He pressed his hands over his ears, squeezing his head as if to hold it together. Somewhere in the back of his thoughts he saw the KillSims at the Black and Blue Club. They’d done this to him. They’d damaged his brain. The antiprograms had to have done something both inside and outside the Sleep.

The pain pounded and pounded, and the world around him grew stranger and stranger. Arms stretching through solid walls, beating hearts hovering in the air, a fountain of blood pooling up from the floor, a little girl in a rocking chair, a limp animal in her lap. And the agonized lament of the unseen tormented—

And then it all stopped.

The room fell silent and all returned to how it had been before the attack. And though only moments earlier it would have seemed impossible, the pain in his head had disappeared.

Michael crashed back onto the couch, his clothes damp with sweat. Sarah was next to him in an instant, reaching out to grab his hand, her face creased in concern.

“Again?” she asked him.

Michael felt as if he had run ten miles. “I think I’m dying.”

4

Skale didn’t wake up. At least, if he did, he never came and checked to see if his guests were okay. Sarah sat with Michael on the couch, arms around him. They didn’t say a word, and he was thankful she didn’t press him to explain what he’d just been through. He thought how lucky he was to have such an amazing friend.
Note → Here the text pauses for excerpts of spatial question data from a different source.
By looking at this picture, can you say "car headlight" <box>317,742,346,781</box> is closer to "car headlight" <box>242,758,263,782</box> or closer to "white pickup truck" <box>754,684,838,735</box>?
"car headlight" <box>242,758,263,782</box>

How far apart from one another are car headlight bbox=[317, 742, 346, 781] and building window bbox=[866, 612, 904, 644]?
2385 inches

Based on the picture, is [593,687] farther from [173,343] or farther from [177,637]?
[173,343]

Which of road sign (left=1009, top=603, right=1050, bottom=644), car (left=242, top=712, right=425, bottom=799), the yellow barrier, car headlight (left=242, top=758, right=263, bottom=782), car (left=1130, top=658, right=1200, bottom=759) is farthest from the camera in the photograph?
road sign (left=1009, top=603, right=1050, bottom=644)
Eventually, they both fell asleep, and Michael didn’t dream. He slept a deep, solid sleep free of panic or fear. He slept like he was dead.

5

Gunner Skale shook them awake. The man had put his red cloak back on, and he was bent over Michael and Sarah, his face hidden in shadow.

“Is it morning already?” Michael asked.

“Morning never comes to Mendenstone Sanctuary,” Skale replied. “It’s our curse and our blessing, but there’s no time to explain. Your demons are here.”

6

Gunner Skale’s words brought Michael and Sarah straight to their feet.

“What does that mean?” Michael asked the old man.

“Where are the demons?” Sarah added.

“Your demons are always with you,” Skale answered. His voice seemed even raspier than the day before. “Don’t you understand that by now? Always with you, impossible to escape. But you never can guess how they might manifest themselves. Be wary, my children. Now come. Quickly.”

“Where are we going?” Sarah asked insistently.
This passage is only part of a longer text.